What you should do: In the passage on the dementia carers' course, retype word for word the part that starts with "Prior to 2020" and ends with "service so far.".

Passage:
┌──

Dementia is a far-reaching disease and it is estimated that approximately 850,000 people are living with dementia in the UK; this is estimated to increase to over 1 million by the year 2025 (Prince, Knapp, Guerchet, et al., 2014).

Caring for people with dementia is demanding and this care is often provided by unpaid carers in the home (National Institute for Health Research, 2016). So often people are uncertain about what the future could hold following diagnosis and how to support a person with dementia. Due to this in 2017, St Giles Hospice in collaboration with Green Square Accord launched a four-week carers’ course which was designed to support unpaid carers in the community who support people living with dementia. The course covers a range of topics, including looking after yourself and activities for people with dementia, eating and drinking and infections in dementia, dementia related behaviours and planning for the future including end-of-life.

Prior to 2020 this four-week course was face-to-face and was group based. When the COVID-19 pandemic hit the service had to act quickly to ensure the much-needed support for these carers did not disappear. The carers’ course was adapted to provide support via a one-to-one basis either via video consultation or through a telephone call. This ensured that carers were not isolated and had access to specialist support and signposting to other services. Data captured showed that 100% of participants found that the topics covered were relevant to their situations, 92% of participants found that sessions fulfilled their expectations and that 100% were given opportunity to ask questions. Over 80 carers have been supported through the adaptation of the service so far.

└──

Scene geometry reasoning data
┌──

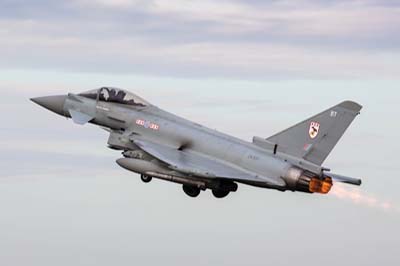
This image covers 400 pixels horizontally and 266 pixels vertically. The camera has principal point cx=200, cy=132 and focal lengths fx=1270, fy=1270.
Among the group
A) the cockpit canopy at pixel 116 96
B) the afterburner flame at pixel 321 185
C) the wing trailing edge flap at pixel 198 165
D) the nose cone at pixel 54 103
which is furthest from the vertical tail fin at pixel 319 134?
the nose cone at pixel 54 103

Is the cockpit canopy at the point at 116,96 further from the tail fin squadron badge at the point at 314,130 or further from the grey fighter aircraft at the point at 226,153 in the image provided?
the tail fin squadron badge at the point at 314,130

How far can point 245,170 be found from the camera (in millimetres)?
47781

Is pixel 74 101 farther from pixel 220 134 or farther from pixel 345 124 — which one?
pixel 345 124

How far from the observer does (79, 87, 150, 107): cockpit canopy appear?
52.1 m

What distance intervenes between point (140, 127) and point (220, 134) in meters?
3.52

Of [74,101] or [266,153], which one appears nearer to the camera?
[266,153]

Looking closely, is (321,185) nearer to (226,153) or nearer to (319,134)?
(319,134)

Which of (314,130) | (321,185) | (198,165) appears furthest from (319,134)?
(198,165)

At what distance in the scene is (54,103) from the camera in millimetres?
53312

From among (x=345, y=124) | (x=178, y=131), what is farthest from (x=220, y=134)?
(x=345, y=124)

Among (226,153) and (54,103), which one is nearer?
(226,153)

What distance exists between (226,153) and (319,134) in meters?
3.66

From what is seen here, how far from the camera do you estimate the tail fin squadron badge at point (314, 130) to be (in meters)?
47.6

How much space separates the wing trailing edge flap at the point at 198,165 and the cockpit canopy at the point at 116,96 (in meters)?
2.83
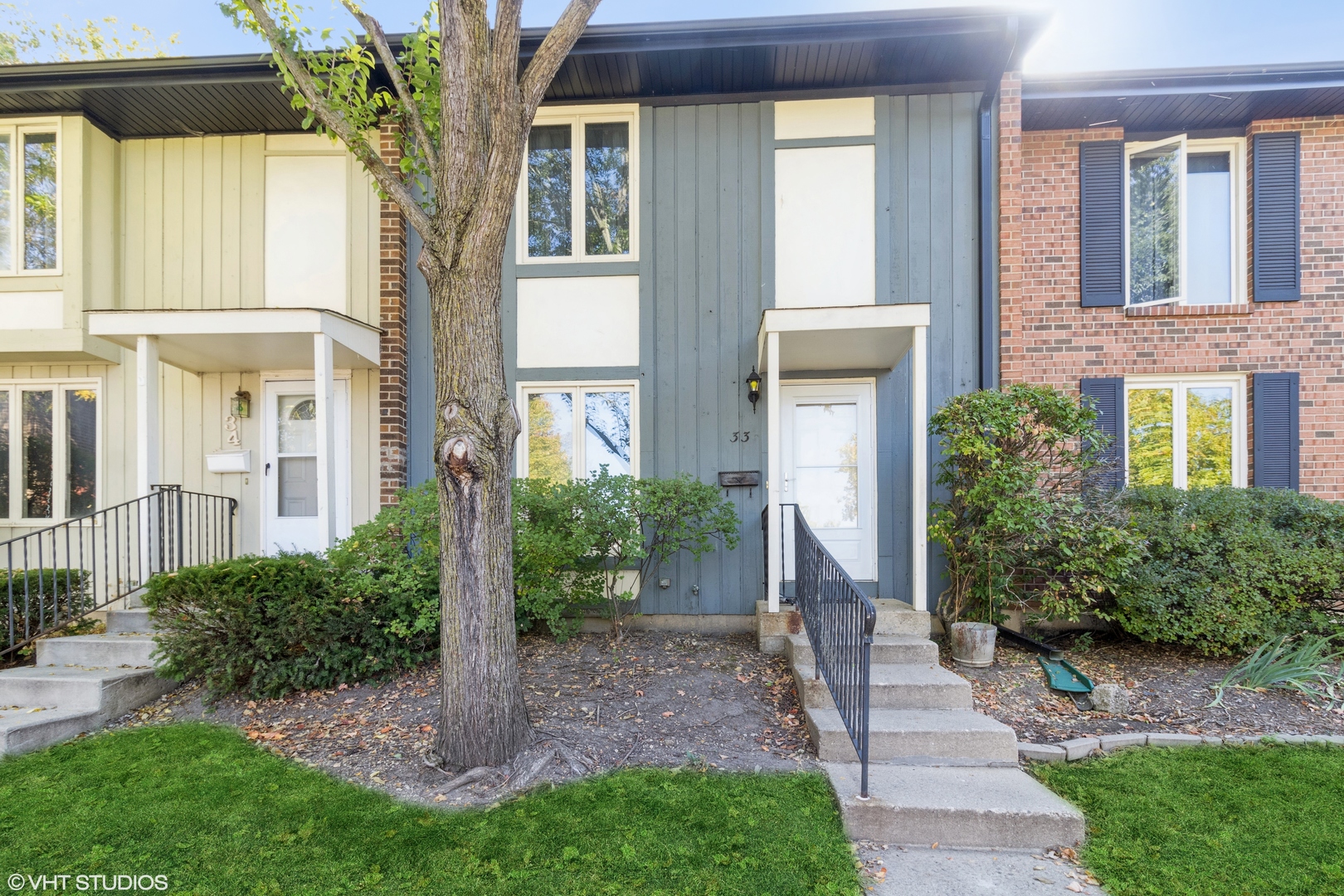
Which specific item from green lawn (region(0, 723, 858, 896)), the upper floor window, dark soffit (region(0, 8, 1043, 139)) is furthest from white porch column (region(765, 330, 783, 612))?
the upper floor window

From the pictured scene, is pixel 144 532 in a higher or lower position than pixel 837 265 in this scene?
lower

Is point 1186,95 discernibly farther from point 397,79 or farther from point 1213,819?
point 397,79

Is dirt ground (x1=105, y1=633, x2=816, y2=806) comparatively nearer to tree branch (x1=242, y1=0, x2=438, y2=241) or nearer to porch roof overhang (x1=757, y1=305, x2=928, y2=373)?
porch roof overhang (x1=757, y1=305, x2=928, y2=373)

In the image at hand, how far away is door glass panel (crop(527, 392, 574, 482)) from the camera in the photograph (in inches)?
228

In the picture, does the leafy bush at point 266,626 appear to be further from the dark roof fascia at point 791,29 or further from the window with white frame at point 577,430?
the dark roof fascia at point 791,29

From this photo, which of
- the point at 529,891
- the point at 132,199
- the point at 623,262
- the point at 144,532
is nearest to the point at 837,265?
the point at 623,262

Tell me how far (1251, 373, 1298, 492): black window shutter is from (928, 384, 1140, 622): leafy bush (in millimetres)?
2321

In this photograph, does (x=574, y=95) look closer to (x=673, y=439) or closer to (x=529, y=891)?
(x=673, y=439)

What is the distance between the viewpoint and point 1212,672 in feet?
14.2

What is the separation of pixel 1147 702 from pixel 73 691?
23.4 ft

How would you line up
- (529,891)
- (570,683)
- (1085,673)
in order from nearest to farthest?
(529,891) < (570,683) < (1085,673)

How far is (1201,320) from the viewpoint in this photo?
19.2 feet

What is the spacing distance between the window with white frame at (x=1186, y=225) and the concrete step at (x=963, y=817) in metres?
5.30

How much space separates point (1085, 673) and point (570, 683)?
12.3 ft
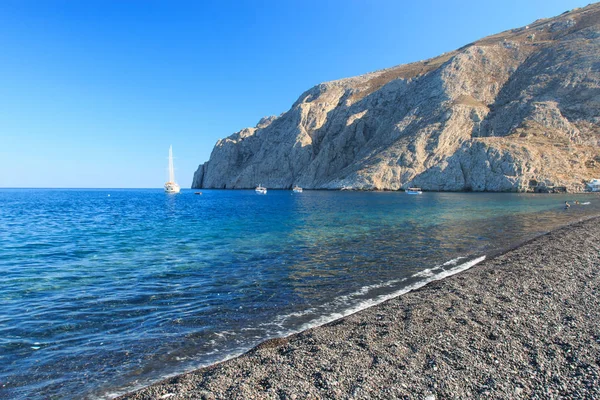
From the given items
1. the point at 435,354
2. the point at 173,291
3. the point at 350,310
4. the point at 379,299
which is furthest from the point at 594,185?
the point at 173,291

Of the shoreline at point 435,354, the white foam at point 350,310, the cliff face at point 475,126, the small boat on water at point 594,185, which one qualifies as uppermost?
the cliff face at point 475,126

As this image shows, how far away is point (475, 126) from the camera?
403 ft

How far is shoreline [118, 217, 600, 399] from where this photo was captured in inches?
245

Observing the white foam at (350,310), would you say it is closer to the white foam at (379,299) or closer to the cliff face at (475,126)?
the white foam at (379,299)

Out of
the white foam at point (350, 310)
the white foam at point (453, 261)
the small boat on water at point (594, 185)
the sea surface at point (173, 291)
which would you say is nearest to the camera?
the white foam at point (350, 310)

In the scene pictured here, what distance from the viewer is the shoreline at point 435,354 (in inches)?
245

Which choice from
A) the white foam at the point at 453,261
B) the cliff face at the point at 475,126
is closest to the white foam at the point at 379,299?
the white foam at the point at 453,261

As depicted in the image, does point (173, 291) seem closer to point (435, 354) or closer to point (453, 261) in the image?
point (435, 354)

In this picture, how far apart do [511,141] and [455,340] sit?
385 ft

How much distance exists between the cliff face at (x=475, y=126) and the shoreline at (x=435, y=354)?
356 ft

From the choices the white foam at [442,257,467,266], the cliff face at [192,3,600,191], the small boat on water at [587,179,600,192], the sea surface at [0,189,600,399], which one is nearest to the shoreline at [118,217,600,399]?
the sea surface at [0,189,600,399]

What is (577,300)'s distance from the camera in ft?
35.6

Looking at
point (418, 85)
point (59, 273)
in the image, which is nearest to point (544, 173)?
point (418, 85)

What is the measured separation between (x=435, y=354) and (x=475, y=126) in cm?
13451
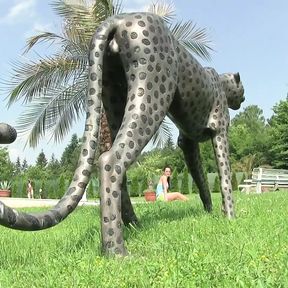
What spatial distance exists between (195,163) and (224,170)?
2.20ft

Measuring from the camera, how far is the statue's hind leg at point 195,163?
19.0 feet

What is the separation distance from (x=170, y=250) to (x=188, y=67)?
1874 millimetres

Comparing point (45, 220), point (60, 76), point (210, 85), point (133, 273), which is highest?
point (60, 76)

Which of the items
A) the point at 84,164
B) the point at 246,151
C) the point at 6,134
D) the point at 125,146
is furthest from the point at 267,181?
the point at 246,151

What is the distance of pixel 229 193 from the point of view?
5.21 m

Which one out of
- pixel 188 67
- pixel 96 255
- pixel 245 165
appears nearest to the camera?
pixel 96 255

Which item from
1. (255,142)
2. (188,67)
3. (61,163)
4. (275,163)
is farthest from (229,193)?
(61,163)

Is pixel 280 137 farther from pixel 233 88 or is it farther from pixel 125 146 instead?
pixel 125 146

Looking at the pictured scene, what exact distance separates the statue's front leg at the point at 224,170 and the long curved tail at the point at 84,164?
6.20 feet

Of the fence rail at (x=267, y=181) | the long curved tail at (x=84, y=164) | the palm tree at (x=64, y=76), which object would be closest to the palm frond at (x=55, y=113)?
the palm tree at (x=64, y=76)

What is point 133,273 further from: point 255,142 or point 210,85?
point 255,142

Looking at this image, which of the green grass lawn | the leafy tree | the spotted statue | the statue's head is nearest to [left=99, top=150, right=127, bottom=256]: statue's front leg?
the spotted statue

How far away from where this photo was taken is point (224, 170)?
17.3 feet

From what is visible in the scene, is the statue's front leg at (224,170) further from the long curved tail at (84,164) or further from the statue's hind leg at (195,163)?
the long curved tail at (84,164)
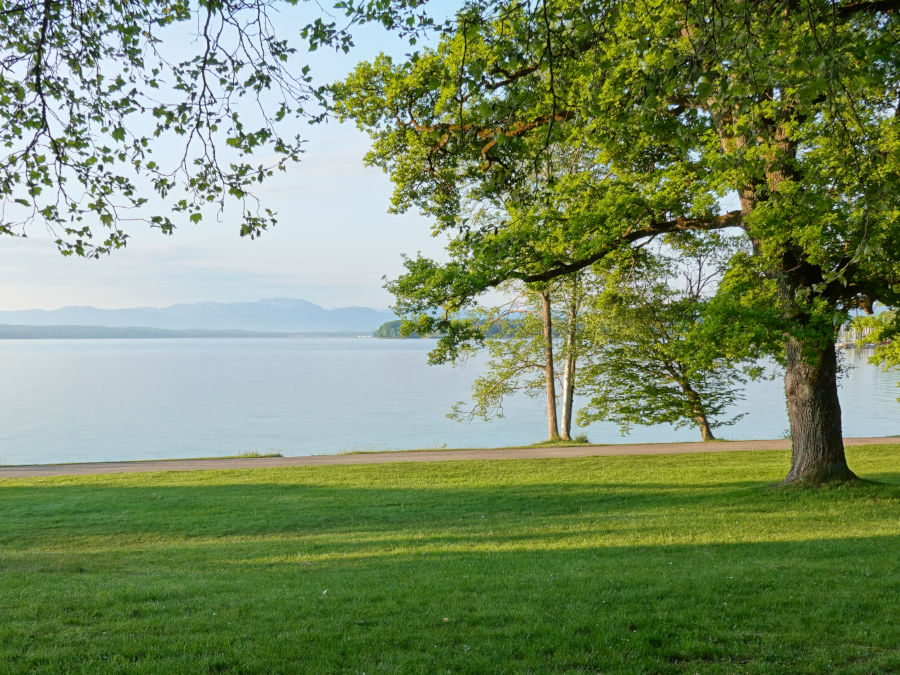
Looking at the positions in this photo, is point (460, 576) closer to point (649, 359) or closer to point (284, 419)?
point (649, 359)

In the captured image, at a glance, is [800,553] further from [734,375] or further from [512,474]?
[734,375]

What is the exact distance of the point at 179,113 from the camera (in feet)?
22.0

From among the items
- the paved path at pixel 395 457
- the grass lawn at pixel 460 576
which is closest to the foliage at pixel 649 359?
the paved path at pixel 395 457

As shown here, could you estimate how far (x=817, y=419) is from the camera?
13.1 m

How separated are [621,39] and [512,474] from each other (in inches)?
414

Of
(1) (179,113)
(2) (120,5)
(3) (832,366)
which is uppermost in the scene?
(2) (120,5)

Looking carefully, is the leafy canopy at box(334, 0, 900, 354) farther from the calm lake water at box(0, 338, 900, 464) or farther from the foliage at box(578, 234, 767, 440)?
the calm lake water at box(0, 338, 900, 464)

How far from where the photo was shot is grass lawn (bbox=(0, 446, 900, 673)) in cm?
507

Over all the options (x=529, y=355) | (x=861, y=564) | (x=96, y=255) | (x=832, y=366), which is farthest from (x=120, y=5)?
(x=529, y=355)

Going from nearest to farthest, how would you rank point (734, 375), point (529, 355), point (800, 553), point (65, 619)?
point (65, 619) → point (800, 553) → point (734, 375) → point (529, 355)

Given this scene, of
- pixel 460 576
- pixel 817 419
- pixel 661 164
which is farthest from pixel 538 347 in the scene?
pixel 460 576

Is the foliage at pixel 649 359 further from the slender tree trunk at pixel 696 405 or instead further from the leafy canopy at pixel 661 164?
the leafy canopy at pixel 661 164

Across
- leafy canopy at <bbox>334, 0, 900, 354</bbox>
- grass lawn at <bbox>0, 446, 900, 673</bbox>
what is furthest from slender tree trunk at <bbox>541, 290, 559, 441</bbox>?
leafy canopy at <bbox>334, 0, 900, 354</bbox>

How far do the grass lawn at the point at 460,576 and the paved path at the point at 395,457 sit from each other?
3.93 meters
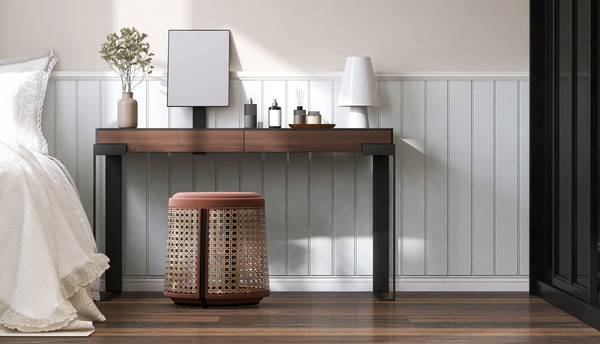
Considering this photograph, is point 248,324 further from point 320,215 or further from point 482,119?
point 482,119

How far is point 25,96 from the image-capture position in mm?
3600

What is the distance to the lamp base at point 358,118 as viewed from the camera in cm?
357

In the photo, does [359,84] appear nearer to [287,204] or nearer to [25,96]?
[287,204]

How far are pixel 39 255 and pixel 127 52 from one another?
4.41 feet

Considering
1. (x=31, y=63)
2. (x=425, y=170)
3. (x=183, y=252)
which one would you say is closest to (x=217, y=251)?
(x=183, y=252)

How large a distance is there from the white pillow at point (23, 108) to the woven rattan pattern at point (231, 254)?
109 cm

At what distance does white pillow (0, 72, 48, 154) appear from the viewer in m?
3.51

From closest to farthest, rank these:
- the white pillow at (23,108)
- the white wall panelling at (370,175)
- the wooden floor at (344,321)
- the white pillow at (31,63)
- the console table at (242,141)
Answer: the wooden floor at (344,321) → the console table at (242,141) → the white pillow at (23,108) → the white pillow at (31,63) → the white wall panelling at (370,175)

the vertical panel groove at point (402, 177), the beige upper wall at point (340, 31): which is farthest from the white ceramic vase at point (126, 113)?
the vertical panel groove at point (402, 177)

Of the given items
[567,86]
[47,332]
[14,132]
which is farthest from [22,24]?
[567,86]

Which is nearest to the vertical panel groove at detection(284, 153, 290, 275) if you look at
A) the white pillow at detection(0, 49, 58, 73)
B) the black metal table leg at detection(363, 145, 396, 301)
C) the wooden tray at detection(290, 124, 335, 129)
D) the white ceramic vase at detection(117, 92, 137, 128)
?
the wooden tray at detection(290, 124, 335, 129)

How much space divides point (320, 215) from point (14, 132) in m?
1.64

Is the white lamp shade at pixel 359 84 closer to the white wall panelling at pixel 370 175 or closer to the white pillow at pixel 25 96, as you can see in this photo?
the white wall panelling at pixel 370 175

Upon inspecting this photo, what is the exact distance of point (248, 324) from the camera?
9.21 ft
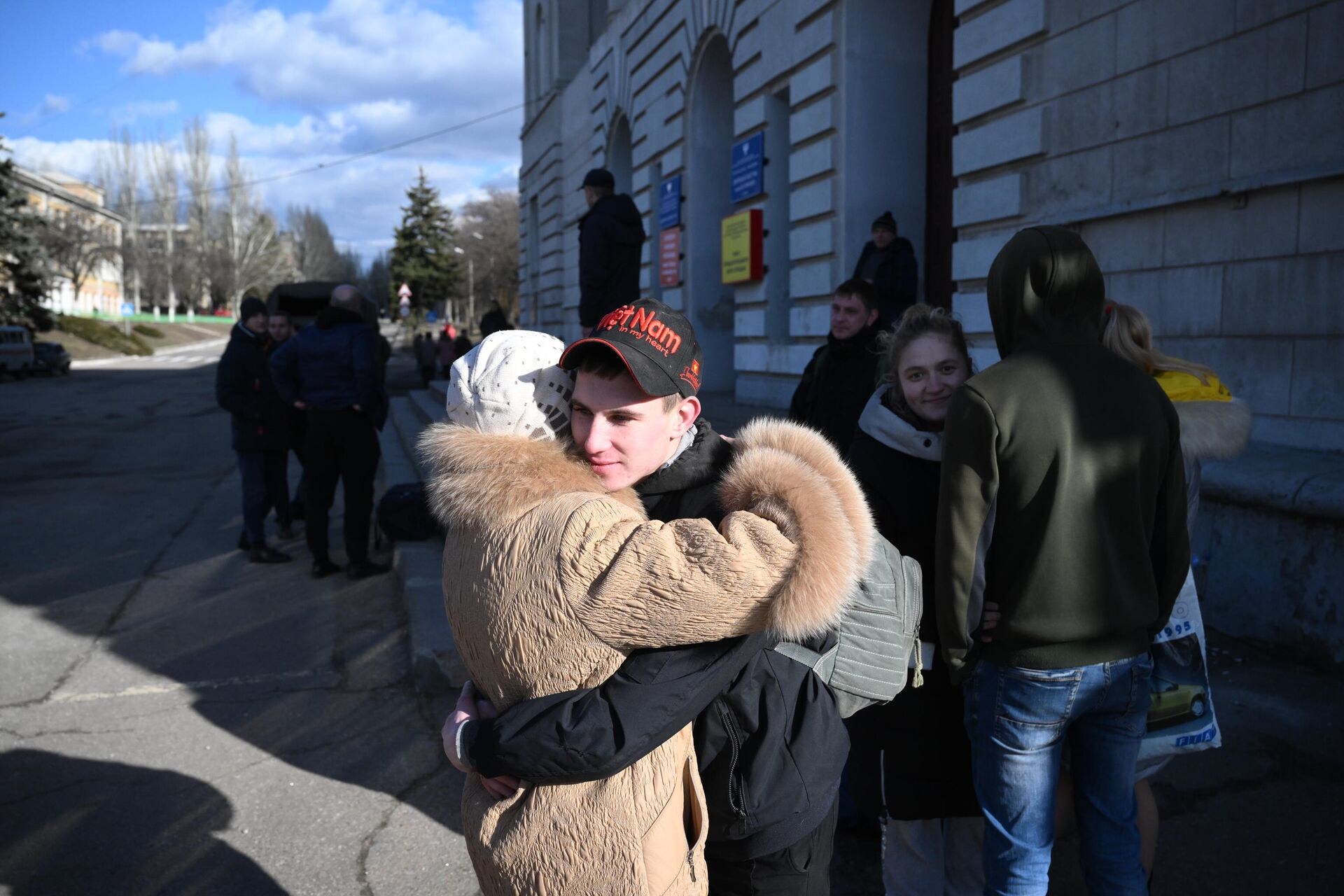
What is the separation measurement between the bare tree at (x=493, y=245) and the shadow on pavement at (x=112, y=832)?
6741 centimetres

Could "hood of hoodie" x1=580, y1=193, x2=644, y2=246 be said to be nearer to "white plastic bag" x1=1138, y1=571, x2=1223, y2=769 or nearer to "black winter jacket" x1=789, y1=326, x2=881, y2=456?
"black winter jacket" x1=789, y1=326, x2=881, y2=456

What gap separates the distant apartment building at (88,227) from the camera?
68.9 meters

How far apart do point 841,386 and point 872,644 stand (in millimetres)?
2862

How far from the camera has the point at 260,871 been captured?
3193 mm

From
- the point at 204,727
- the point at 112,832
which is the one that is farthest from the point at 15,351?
the point at 112,832

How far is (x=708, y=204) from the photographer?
14664mm

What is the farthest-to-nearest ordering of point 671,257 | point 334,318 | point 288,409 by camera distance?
point 671,257 < point 288,409 < point 334,318

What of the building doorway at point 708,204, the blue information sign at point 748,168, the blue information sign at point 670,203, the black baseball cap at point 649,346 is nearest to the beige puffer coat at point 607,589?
the black baseball cap at point 649,346

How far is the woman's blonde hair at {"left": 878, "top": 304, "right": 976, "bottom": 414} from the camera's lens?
2.57 m

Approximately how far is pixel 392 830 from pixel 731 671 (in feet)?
7.88

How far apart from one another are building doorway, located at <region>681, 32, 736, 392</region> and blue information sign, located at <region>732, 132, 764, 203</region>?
1831 millimetres

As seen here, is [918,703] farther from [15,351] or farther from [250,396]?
[15,351]

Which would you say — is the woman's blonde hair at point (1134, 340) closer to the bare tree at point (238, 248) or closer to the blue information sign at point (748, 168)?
the blue information sign at point (748, 168)

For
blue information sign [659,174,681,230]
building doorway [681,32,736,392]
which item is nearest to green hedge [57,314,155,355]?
blue information sign [659,174,681,230]
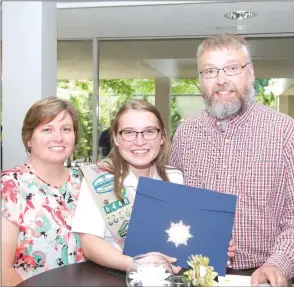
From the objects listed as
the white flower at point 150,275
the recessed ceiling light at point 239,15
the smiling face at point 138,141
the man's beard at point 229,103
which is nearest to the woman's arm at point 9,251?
the smiling face at point 138,141

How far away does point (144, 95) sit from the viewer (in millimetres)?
6531

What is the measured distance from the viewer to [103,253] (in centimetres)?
150

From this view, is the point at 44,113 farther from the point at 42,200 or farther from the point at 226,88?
the point at 226,88

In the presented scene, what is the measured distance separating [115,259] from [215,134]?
0.76 m

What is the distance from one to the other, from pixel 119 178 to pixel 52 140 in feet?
1.25

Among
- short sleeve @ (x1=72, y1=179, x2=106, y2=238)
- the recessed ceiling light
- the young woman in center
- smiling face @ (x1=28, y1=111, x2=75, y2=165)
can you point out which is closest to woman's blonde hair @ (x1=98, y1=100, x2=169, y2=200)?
the young woman in center

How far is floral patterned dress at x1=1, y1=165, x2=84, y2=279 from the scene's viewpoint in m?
1.75

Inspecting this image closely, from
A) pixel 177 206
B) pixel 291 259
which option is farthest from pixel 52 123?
pixel 291 259

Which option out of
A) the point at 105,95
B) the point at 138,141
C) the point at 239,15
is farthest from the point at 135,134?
the point at 105,95

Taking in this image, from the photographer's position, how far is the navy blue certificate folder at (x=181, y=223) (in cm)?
142

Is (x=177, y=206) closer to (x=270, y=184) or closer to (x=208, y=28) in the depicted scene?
(x=270, y=184)

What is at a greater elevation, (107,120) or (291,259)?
(107,120)

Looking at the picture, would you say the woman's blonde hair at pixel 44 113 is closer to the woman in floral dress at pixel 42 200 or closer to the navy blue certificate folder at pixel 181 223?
the woman in floral dress at pixel 42 200

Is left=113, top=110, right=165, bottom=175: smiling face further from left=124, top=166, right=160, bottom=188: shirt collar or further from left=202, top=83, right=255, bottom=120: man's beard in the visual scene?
left=202, top=83, right=255, bottom=120: man's beard
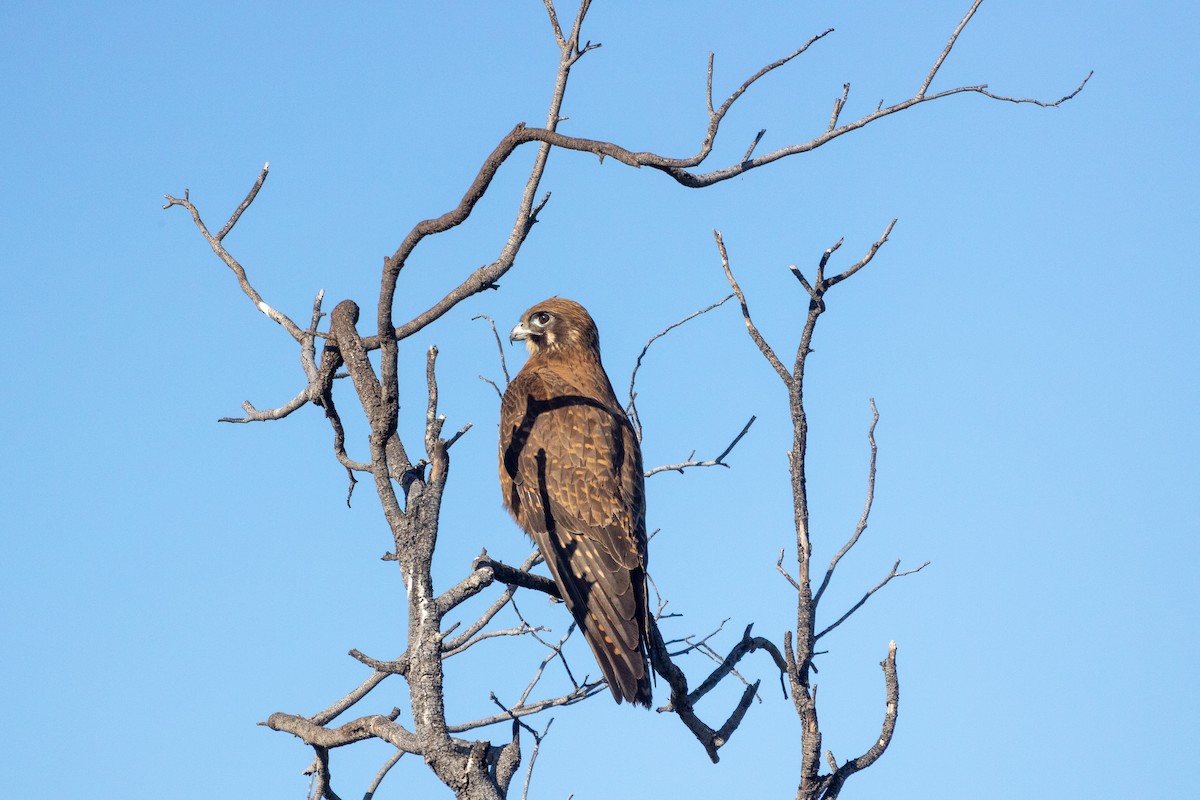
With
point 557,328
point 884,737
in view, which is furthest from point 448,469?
point 557,328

└──

Expected answer:
Prior to 2020 this four-week course was face-to-face and was group based. When the COVID-19 pandemic hit the service had to act quickly to ensure the much-needed support for these carers did not disappear. The carers’ course was adapted to provide support via a one-to-one basis either via video consultation or through a telephone call. This ensured that carers were not isolated and had access to specialist support and signposting to other services. Data captured showed that 100% of participants found that the topics covered were relevant to their situations, 92% of participants found that sessions fulfilled their expectations and that 100% were given opportunity to ask questions. Over 80 carers have been supported through the adaptation of the service so far.